_Directive 1_. Below is a discussion about a free online movie archive, followed by a listing. Leaving out the title line, name every archive, project, or website that the discussion mentions by name.
_Directive 2_. The discussion about the free online movie archive appears below, followed by a listing. Write what comes next in the discussion.

Free Internet Movie Archive
Andy Tai writes: "In sharp contrast to the music and movie industries' attempts to control access to content, the Internet Moving Image Archive aims to keep movie content freely available to the public. It provides 359 movies online and will add 642 more. The content is encoded in MPEG2 format and can only be converted to Open Source MPEG4 formats. The content is either public domain or owned by Prelinger Archives. So come and get your free movie now!" This reminds me of Project Gutenberg - anyone else know of good repositories around the Web? Post 'em below.
Keep it real with AdCritic. Now there is a repository with good "content" (Ok, yeah, it's all commercials, but still, they are funny!!)
Information is the catalyst for revolution
When are they going to make a subsection of adult film archives? ;-)
"I may not have morals, but I have standards."
"I may not have morals, but I have standards."
What is not mentioned is that these movies are BIG.

_Supplied entries_.
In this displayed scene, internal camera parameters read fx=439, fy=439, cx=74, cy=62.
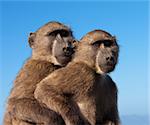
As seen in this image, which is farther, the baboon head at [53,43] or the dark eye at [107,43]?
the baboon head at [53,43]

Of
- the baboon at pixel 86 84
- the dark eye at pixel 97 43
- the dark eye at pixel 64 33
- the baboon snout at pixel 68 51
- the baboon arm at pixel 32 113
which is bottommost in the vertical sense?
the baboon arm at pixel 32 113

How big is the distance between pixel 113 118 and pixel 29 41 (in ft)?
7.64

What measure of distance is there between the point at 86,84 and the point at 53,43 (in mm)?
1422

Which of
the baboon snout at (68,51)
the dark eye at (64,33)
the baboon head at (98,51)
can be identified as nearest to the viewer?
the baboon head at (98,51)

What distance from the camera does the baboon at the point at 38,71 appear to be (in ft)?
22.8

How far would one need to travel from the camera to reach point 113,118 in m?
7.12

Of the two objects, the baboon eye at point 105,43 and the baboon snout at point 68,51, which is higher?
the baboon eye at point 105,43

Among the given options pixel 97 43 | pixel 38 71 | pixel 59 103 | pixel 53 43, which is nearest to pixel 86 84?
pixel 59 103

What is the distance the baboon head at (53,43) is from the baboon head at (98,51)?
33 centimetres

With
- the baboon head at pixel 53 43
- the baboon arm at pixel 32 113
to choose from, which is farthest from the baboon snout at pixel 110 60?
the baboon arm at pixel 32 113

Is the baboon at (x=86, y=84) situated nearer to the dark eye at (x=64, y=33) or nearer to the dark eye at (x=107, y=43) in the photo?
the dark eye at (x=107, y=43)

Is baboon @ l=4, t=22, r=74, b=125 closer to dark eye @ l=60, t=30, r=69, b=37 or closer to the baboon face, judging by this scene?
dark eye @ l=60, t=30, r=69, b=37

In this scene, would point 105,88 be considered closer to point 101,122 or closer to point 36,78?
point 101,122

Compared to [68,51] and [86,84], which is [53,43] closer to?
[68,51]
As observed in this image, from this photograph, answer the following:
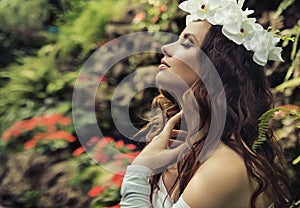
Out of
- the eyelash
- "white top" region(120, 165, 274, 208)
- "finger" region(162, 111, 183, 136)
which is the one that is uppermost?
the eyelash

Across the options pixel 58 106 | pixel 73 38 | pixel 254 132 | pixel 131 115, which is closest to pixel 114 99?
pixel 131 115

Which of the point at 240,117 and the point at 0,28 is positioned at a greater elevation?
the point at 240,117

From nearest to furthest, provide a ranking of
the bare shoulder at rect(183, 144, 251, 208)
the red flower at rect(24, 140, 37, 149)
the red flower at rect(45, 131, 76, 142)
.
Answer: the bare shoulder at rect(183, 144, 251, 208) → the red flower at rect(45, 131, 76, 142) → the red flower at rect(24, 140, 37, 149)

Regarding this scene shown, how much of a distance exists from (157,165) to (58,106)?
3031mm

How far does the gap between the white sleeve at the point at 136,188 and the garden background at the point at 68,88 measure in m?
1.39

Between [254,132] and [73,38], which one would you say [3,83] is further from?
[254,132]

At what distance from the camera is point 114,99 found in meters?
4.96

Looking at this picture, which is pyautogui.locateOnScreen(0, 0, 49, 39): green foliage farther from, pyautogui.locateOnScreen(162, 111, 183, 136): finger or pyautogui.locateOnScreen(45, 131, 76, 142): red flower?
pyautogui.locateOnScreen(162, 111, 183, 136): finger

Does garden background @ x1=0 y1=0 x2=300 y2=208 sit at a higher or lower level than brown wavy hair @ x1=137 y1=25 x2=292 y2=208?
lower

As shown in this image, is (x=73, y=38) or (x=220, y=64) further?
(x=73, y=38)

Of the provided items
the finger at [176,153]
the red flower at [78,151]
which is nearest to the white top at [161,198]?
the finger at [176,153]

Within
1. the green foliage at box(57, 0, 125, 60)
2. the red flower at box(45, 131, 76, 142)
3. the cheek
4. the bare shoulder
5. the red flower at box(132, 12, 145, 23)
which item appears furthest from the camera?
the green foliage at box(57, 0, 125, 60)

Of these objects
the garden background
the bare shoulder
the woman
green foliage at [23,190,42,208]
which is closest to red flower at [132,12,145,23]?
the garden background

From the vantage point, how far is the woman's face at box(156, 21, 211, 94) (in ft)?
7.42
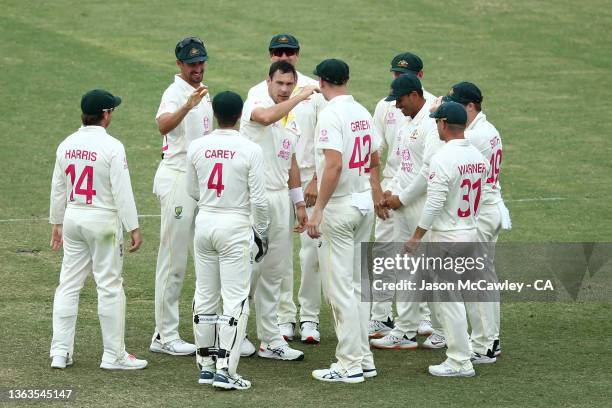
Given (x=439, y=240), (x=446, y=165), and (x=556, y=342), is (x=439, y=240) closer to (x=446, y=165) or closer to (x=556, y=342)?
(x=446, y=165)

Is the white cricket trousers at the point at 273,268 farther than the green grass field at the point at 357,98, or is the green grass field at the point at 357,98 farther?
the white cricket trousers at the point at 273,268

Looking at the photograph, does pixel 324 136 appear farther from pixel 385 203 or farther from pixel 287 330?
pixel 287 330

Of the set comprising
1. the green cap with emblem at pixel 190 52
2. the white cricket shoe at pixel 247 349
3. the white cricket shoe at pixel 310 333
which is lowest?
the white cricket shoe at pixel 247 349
---
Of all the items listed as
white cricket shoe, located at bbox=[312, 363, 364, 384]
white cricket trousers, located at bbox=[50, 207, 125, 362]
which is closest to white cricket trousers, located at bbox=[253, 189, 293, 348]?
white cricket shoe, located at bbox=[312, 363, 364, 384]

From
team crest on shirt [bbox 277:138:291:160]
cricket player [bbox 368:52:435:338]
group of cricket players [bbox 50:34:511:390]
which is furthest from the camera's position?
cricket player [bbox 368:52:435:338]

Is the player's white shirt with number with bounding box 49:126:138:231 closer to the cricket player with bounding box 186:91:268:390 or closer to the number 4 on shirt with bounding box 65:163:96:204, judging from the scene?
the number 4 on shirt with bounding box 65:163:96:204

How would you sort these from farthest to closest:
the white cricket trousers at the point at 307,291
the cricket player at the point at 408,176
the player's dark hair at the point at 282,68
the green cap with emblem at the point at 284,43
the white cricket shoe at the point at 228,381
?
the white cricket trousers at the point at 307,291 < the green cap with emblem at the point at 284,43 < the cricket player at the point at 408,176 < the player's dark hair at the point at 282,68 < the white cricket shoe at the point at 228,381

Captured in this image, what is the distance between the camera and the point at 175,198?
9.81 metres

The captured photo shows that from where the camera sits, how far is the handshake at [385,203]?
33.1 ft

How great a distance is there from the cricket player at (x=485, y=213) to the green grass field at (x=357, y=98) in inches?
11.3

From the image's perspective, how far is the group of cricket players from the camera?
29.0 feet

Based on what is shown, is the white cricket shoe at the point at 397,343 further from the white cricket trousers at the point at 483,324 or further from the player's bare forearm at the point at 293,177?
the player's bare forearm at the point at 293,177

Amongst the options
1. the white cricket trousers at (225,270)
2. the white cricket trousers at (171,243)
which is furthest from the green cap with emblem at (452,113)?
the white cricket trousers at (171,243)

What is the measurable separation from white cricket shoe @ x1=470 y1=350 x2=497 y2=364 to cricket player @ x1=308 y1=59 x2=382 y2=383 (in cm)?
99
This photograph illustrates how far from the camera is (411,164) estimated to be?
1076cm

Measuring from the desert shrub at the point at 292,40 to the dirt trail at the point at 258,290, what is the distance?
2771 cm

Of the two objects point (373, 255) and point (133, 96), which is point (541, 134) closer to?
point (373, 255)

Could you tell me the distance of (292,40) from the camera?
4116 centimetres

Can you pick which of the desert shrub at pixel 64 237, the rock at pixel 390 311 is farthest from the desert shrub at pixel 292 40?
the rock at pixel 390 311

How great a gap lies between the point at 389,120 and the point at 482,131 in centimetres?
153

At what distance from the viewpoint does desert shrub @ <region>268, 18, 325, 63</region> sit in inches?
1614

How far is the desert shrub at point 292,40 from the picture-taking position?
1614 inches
...
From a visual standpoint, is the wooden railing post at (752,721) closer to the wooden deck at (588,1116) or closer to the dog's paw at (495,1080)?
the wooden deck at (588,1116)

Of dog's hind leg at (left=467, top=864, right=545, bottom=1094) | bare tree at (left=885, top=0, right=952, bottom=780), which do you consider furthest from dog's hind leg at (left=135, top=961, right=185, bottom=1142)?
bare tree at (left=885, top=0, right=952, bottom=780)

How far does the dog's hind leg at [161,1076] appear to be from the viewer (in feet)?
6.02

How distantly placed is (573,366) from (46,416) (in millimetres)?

_Exercise response 1_.
Internet Moving Image Archive
Prelinger Archives
Project Gutenberg
AdCritic

_Exercise response 2_.
For example, the AEC movie on radioactive fallout is about 194megs for 8 minutes of film. At least they did not cop-out and put the films in an unwatchable postage-stamp sized picture.
"Trademarks are the heraldry of the new feudalism."
This group has really captured the spirit of the early days of the web. Content nobody wants to see with bandwidth requirements nobody can handle.
Amazing.
It's 1994 again and I'm trying to view a graphics rich page on a 14.4 modem.
Thanks for the nostalgia!
--Kara
--Kara
Before you ask, I already have a boyfriend and he's more of a man than you'll ever be.
I'm not really sure how you can classify this as being "in sharp contrast to the music and movie industries' attempts to control access to content". Most of these "movies" are quite short, and date back from the 40s and before (although there are a few newer ones).
The movie and music industries are trying to control attempts to download free music or videos which are still currently "hot" things. It's sort of like downloading the newest Metallica song versus downloading Mozart. One produces money for a specific artist or company, the other is available from many different sources and doesn't guarantee anyone specific money.
It's almost 2am, so I hope I made sense. On the other hand, it is a cool resource, and I guess what will really make the difference is the content of the next 600 or so additions.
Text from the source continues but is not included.